Tutorial¶

Have a look at the sample file. In this tutorial we will learn simple methods on - how to open it - navigate pages - exract images and texts.

Prerequisites¶

Before we start, let’s make sure that you have the pdfreader distribution installed. In the Python shell, the following should run without raising an exception:

>>> import pdfreader
>>> from pdfreader import PDFDocument, SimplePDFViewer

How to start¶

Note: If you need to extract texts/images or other content from PDF you can skip these chapters and go directly to How to start extracting PDF content.

The first step when working with pdfreader is to create a PDFDocument instance from a binary file. Doing so is easy:

>>> fd = open(file_name, "rb")
>>> doc = PDFDocument(fd)

As pdfreader implements lazy PDF reading (it never reads more then you ask from the file), so it’s important to keep the file opened while you are working with the document. Make sure you don’t close it until you’re done.

It is also possible to use a binary file-like object to create an instance, for example:

>>> from io import BytesIO
>>> with open(file_name, "rb") as f:
...     stream = BytesIO(f.read())
>>> doc2 = PDFDocument(stream)

Let’s check the PDF version of the document and it’s metadata

>>> doc.header.version
'1.6'
>>> doc.metadata
{'CreationDate': datetime.datetime(2019, 10, 29, ... 'Producer': 'SAMBox 1.1.19 (www.sejda.org)'}

Now we can go ahead to the document catalog and walking through pages.

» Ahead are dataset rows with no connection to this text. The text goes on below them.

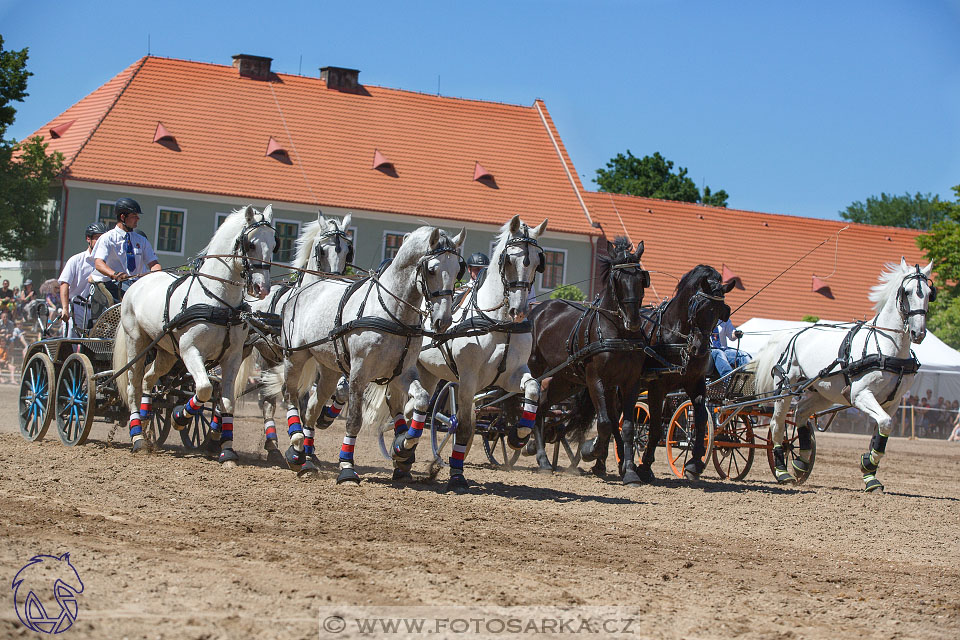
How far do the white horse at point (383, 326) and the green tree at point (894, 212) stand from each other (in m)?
71.6

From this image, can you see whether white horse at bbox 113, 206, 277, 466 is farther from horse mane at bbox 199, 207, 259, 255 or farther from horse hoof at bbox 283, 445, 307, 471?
horse hoof at bbox 283, 445, 307, 471

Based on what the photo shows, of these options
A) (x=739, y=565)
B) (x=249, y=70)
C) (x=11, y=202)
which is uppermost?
(x=249, y=70)

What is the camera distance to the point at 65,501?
7.77 m

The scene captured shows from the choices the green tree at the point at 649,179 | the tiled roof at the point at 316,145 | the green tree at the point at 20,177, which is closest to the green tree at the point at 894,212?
the green tree at the point at 649,179

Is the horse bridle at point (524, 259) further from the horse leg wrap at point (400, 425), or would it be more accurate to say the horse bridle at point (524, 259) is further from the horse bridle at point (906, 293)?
the horse bridle at point (906, 293)

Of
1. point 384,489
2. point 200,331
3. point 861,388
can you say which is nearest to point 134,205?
point 200,331

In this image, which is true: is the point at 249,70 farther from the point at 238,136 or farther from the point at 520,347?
the point at 520,347

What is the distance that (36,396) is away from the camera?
11875 mm

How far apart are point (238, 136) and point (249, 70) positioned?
143 inches

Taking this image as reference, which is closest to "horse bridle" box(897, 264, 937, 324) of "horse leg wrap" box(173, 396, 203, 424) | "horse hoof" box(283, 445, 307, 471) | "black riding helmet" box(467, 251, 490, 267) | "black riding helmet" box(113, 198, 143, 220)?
"black riding helmet" box(467, 251, 490, 267)

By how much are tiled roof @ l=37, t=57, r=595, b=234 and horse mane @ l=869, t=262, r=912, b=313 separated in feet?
82.2

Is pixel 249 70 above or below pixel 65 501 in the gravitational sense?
above

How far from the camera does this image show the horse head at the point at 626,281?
1130 centimetres

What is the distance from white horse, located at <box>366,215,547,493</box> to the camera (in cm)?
953
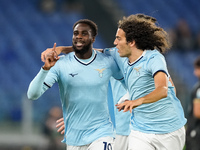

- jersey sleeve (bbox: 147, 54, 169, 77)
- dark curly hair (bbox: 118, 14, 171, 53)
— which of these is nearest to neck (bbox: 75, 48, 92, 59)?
dark curly hair (bbox: 118, 14, 171, 53)

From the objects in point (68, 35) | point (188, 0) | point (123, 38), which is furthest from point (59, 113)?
point (188, 0)

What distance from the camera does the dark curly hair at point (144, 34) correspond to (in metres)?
5.84

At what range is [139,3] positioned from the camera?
18.2m

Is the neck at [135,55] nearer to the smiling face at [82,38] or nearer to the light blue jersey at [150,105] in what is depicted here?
the light blue jersey at [150,105]

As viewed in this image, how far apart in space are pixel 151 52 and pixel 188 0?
13865mm

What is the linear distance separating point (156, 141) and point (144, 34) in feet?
4.25

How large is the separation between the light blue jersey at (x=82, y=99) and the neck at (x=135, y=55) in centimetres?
41

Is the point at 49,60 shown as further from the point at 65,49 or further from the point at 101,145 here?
the point at 101,145

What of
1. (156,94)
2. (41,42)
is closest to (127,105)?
(156,94)

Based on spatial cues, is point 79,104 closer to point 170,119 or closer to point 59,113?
point 170,119

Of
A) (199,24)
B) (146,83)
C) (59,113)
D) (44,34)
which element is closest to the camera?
(146,83)

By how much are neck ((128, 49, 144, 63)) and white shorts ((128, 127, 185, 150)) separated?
0.88 metres

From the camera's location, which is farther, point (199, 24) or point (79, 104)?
point (199, 24)

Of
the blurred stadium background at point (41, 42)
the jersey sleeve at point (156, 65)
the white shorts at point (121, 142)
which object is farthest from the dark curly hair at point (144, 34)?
the blurred stadium background at point (41, 42)
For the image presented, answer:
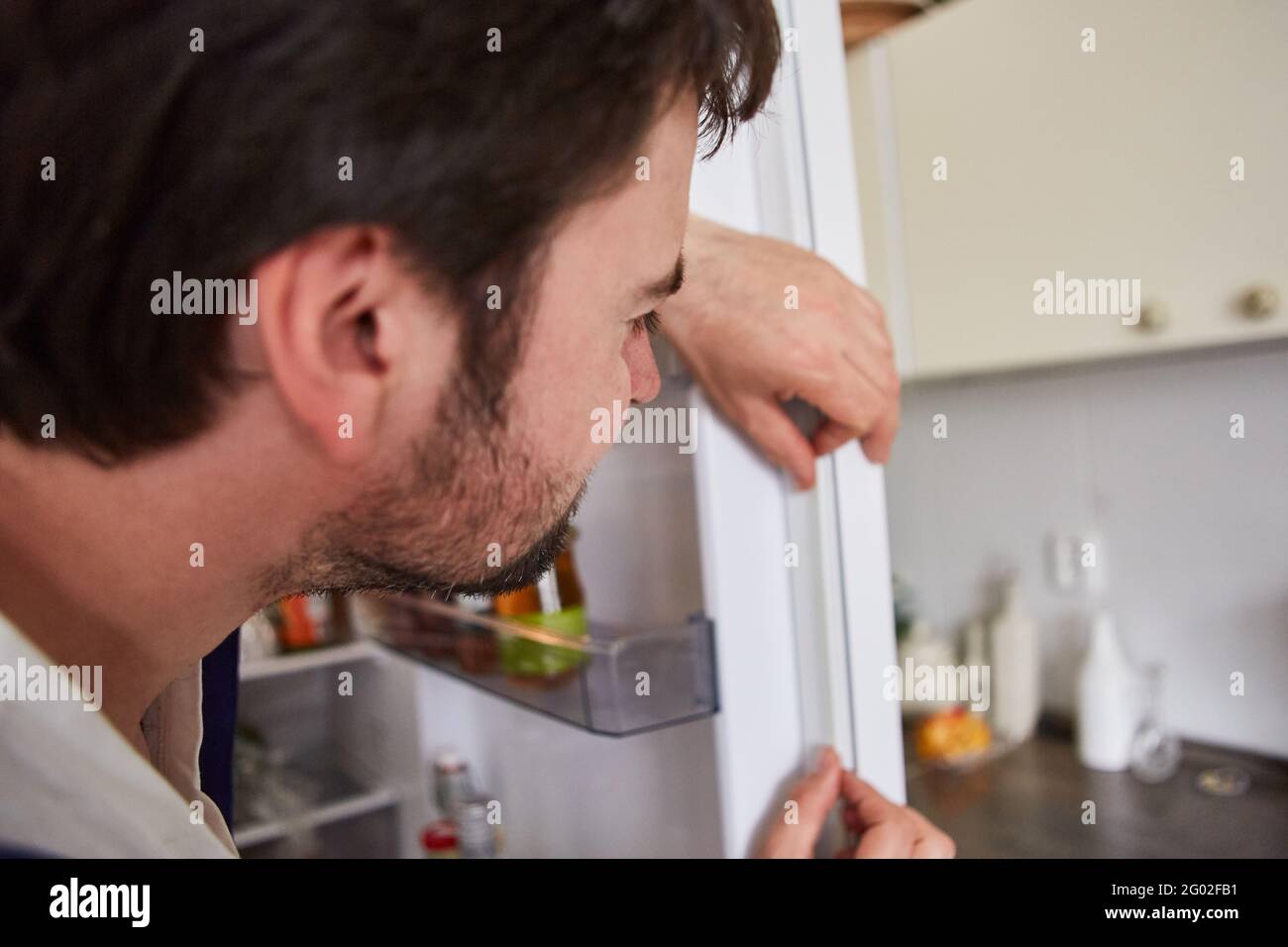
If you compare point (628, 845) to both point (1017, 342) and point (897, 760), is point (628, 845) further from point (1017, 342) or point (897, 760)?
point (1017, 342)

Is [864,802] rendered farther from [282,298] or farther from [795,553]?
[282,298]

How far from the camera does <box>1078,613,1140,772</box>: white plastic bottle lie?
1130mm

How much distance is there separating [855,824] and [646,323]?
1.14 ft

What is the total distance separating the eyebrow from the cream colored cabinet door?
47 cm

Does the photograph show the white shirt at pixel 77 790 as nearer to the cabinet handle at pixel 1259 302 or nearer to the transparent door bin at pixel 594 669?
the transparent door bin at pixel 594 669

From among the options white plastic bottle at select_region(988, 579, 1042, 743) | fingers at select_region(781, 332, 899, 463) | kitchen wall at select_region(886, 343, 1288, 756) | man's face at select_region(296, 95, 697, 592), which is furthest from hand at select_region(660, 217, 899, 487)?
white plastic bottle at select_region(988, 579, 1042, 743)

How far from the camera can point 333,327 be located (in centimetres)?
37

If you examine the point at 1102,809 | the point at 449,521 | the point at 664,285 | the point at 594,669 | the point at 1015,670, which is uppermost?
the point at 664,285
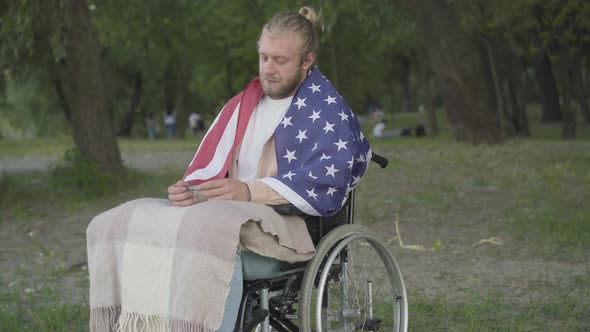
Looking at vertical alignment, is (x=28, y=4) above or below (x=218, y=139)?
above

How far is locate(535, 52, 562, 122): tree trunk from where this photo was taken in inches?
1351

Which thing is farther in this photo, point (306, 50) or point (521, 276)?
point (521, 276)

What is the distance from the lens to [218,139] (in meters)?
3.96

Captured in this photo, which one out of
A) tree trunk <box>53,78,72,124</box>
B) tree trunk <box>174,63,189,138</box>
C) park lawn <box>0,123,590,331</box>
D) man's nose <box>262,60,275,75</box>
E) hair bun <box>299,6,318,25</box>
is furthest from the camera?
tree trunk <box>174,63,189,138</box>

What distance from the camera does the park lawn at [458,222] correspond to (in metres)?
5.64

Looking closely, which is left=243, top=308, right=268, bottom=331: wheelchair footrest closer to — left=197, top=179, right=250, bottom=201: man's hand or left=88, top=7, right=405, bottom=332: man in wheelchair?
left=88, top=7, right=405, bottom=332: man in wheelchair

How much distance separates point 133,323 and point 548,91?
33.5 m

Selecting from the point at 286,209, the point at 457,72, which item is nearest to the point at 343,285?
the point at 286,209

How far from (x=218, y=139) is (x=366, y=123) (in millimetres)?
38157

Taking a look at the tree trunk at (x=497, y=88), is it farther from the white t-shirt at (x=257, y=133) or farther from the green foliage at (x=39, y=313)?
the white t-shirt at (x=257, y=133)

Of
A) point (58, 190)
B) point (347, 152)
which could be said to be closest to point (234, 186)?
point (347, 152)

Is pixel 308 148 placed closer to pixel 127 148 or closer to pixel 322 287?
pixel 322 287

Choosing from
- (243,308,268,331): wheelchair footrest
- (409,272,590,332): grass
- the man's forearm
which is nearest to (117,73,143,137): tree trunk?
(409,272,590,332): grass

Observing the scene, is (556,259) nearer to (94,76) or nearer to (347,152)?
(347,152)
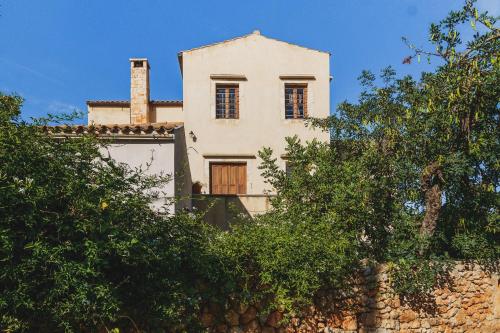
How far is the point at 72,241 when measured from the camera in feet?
18.0

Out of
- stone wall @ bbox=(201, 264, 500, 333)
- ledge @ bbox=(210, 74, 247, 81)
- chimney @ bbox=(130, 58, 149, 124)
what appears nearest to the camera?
stone wall @ bbox=(201, 264, 500, 333)

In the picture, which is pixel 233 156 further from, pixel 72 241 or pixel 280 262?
pixel 72 241

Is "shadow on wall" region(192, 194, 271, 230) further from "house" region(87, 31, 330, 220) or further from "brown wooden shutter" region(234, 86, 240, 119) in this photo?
"brown wooden shutter" region(234, 86, 240, 119)

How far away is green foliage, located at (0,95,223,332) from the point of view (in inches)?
204

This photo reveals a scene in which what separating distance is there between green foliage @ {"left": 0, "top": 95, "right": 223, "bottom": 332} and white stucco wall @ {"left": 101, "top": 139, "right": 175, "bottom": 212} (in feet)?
15.7

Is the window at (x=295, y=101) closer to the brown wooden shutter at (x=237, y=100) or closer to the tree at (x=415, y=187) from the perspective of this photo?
the brown wooden shutter at (x=237, y=100)

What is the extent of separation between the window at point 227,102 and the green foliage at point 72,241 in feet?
33.9

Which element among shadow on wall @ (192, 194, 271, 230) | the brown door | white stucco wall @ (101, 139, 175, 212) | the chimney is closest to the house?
the brown door

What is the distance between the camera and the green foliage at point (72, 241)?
204 inches

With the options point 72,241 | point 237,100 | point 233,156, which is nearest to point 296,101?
point 237,100

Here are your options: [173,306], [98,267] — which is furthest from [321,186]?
[98,267]

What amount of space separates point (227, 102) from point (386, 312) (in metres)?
9.79

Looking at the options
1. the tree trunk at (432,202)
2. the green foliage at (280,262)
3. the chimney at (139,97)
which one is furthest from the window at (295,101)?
the green foliage at (280,262)

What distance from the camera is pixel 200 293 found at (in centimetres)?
729
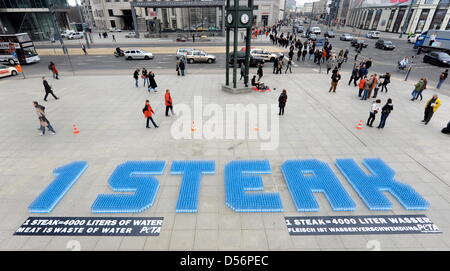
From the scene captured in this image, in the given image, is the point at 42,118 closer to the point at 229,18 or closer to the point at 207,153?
the point at 207,153

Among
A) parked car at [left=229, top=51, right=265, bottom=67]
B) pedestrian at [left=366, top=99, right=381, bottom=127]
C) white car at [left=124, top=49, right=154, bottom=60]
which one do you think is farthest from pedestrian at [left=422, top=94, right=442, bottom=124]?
white car at [left=124, top=49, right=154, bottom=60]

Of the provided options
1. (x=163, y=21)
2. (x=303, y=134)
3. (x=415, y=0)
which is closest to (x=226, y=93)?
(x=303, y=134)

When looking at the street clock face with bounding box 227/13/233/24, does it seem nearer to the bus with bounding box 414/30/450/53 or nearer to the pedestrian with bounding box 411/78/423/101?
the pedestrian with bounding box 411/78/423/101

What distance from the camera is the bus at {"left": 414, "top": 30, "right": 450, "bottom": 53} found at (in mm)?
29891

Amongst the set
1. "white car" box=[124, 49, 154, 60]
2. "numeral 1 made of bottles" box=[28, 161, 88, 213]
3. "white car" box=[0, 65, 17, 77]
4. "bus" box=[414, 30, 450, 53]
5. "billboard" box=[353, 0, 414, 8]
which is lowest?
"numeral 1 made of bottles" box=[28, 161, 88, 213]

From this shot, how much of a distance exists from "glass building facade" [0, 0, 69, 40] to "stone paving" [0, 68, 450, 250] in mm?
42191

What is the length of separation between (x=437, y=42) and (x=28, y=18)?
73503 millimetres

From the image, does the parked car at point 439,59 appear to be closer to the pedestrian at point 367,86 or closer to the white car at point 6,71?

How to access Document Catalog¶

Catalog (aka Document Root) contains all you need to know to start working with the document: metadata, reference to pages tree, layout, outlines etc.

>>> doc.root.Type
'Catalog'
>>> doc.root.Metadata.Subtype
'XML'
>>> doc.root.Outlines.First['Title']
b'Start of Document'

For the full list of document root attributes see PDF-1.7 specification section 7.7.2

How to browse document pages¶

There is a generator pages() to browse the pages one by one. It yields Page instances.

>>> page_one = next(doc.pages())

You may read all the pages at once

>>> all_pages = [p for p in doc.pages()]
>>> len(all_pages)
15

Now we know how many pages are there!

You may wish to get some specific page if your document contains hundreds and thousands. Doing this is just a little bit trickier. To get the 6th page you need to walk through the previous five.

>>> from itertools import islice
>>> page_six = next(islice(doc.pages(), 5, 6))
>>> page_five = next(islice(doc.pages(), 4, 5))

Don’t forget, that all PDF viewers start page numbering from 1, however Python lists start their indexes from 0.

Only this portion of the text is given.